Not at all, they are simply not exposed at the high level. It’s the compiler’s job to use these instructions (runtime in the case of a VM). I’d expect vectorized support to improve as runtimes like Mono have been working on this front. It’ll probably require a new compiler framework as Sun’s seems to be showing it’s age (I haven’t paid attention to what the next gen is up to.) Both vmkit and Shark/Zero are based on LLVM, so they have “promise” in this respect. (Although LLVM needs work on auto-vectorization as well.) If we had a VM that performed a reasonable amount of vectorization, there would be a huge speed difference between floats and doubles on SIMD hardware. But ignoring SIMDifing, scalar floating point operations are generally faster than double (and never slower) for all CPU architectures that I’m familiar with. Couple this with the ever increasing speed gap between main memory and the CPU, moving data becomes a more and more of an issue.
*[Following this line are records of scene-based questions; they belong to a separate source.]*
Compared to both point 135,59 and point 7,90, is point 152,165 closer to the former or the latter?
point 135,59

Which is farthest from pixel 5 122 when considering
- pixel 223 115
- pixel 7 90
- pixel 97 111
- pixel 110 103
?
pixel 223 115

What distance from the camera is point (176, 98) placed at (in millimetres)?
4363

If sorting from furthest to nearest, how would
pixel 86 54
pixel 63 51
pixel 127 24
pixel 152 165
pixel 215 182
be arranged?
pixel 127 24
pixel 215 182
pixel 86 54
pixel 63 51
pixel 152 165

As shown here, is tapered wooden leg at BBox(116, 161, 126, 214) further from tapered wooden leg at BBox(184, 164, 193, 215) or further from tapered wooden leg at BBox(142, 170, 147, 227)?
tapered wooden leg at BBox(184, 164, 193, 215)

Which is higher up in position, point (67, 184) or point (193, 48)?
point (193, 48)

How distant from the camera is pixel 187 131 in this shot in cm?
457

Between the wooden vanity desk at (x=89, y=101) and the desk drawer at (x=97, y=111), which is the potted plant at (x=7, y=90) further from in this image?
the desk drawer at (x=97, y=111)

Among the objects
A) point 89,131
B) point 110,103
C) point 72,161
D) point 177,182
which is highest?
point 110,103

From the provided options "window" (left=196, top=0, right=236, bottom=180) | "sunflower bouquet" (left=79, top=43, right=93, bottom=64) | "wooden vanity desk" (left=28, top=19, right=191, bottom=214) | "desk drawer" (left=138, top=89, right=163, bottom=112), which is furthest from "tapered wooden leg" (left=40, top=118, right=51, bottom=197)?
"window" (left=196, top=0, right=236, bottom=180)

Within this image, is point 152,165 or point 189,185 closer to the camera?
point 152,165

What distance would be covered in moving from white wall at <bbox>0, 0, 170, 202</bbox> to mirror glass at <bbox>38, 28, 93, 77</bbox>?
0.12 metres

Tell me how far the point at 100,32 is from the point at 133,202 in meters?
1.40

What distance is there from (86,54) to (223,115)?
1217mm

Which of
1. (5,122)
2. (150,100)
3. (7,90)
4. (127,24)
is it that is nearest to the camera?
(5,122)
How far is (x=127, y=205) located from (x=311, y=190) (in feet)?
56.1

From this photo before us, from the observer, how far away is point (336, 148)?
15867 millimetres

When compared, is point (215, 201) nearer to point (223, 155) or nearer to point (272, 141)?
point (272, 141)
Not sure what doesn’t make sense. These are the measure of time required for the executional unit to complete the computation.
Your example appears to be memory bound. As a simple counter-example: the speed difference between float and double multiple is much narrower than divide, but if you take my last minimax sin example and simply change from float to double you’re likely to see a speed difference on 1.2-2.0x depending on your hardware (and assuming Sun VM).
The question of performance of float vs. doubles is really a hardware question (and the indicated thread was about hardware) and my orginal statement was to that effect. My follow-up was in reply to “IMHO double is probably faster or at least same speed (and for sure will become faster)” which I claim to be incorrect. Is it possible to have two otherwise identical routines where a double version will be faster then the float? Yes, but that will be in the case where stalls of the double version are being more hidden by some other stall (probably memory read or write) that float version. This will be a rare occurance and tightly coupled to an exact hardware configuration. This is more of a desktop issue for CPU with many functional units.
I’d be happy to be proven wrong with a counter-example or pointer to CPU specification!